O tema ganha ainda mais tônica neste mês, quando é realizada a campanha Janeiro Branco. O intuito da iniciativa é reforçar a necessidade de cuidar da saúde mental. Estimativas dão conta de que, a cada cem pessoas, 30 vão apresentar patologias como a ansiedade.

Condição que, afirma o clínico geral Lucas Penchel, leva as pessoas a comerem de forma desregrada. O excesso na má alimentação, por sua vez, contribui para o aparecimento de mais problemas de saúde.

Segundo o médico, o consumo de açúcar e gordura estimula a liberação dos hormônios da endorfina e serotonina na corrente sanguínea, proporcionando bem-estar e relaxamento quase que imediato a nosso organismo.
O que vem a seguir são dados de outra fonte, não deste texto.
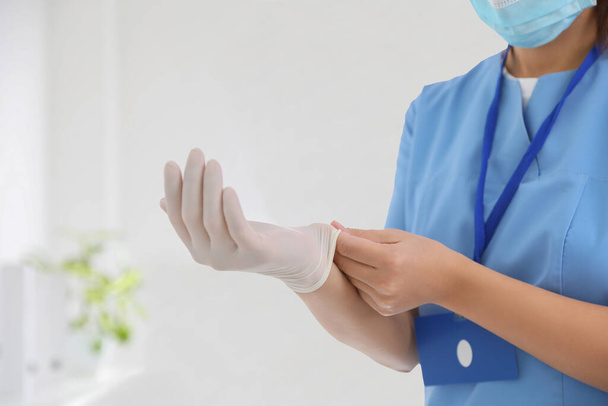Doctor putting on medical gloves against blurred background, closeup - Valokuva, kuva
Porém, com o passar dos anos, esse tipo de alimentação pode influenciar no aumento de peso e no surgimento de hipertensão, diabetes, obesidade e refluxo, dentre outras doenças.
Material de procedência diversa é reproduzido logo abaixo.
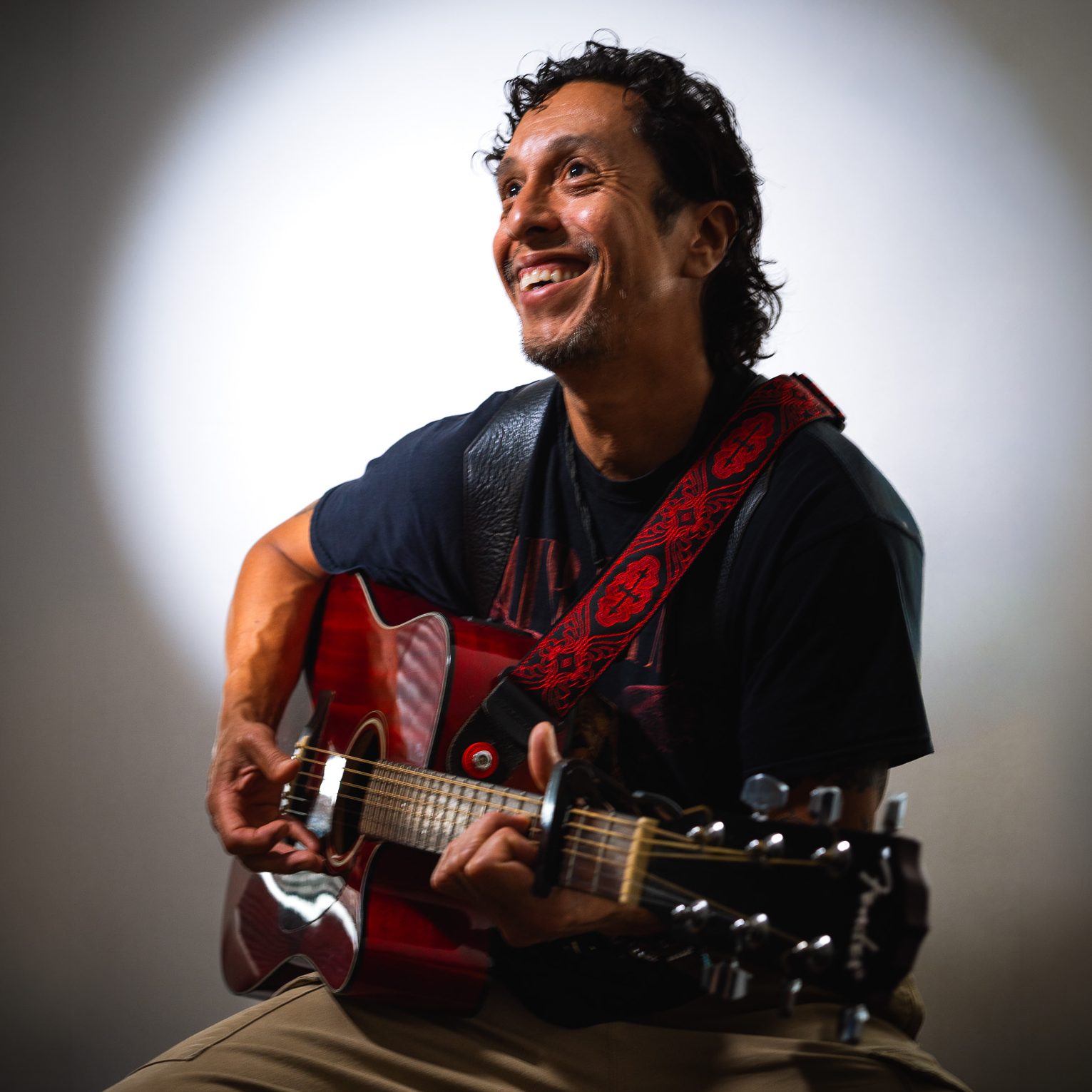 A smiling man with curly hair plays a red acoustic guitar, seated against a plain background with a spotlight effect. He wears a dark t-shirt, tan pants, and a red patterned guitar strap featuring the cici r design.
“Por estes motivos, é essencial que os pacientes entendam a relação entre alimentação e ansiedade e assim adotem novos hábitos, introduzindo nas dietas pratos saudáveis e nutritivos, que tragam boas sensações e ajudem a minimizar os sinais do distúrbio”, destaca Lucas Penchel.

Com sabor semelhante ao do chocolate, a alfarroba pode ser alternativa para os doces. Com esse fruto é possível fazer barrinhas e cremes. A opção, diz o clínico geral, é pouco calórica e rica em magnésio, polifenóis e antioxidantes que auxiliam na prevenção ao envelhecimento precoce. 

“Outros alimentos que possuem magnésio e cálcio e ajudam a acalmar o nosso organismo, assim como a alfarroba, são a soja, nozes, iogurte desnatado, sardinha, salmão, brócolis e couve”, complementa.

A vitamina C, presente em frutas como laranja, tangerina e limão, também entra na lista de recomendações. “Elas contribuem para a diminuição da produção do hormônio cortisol, que é liberado em situações de estresse, promovem o funcionamento eficiente do sistema nervoso e elevam a sensação de bem-estar”, explica o médico.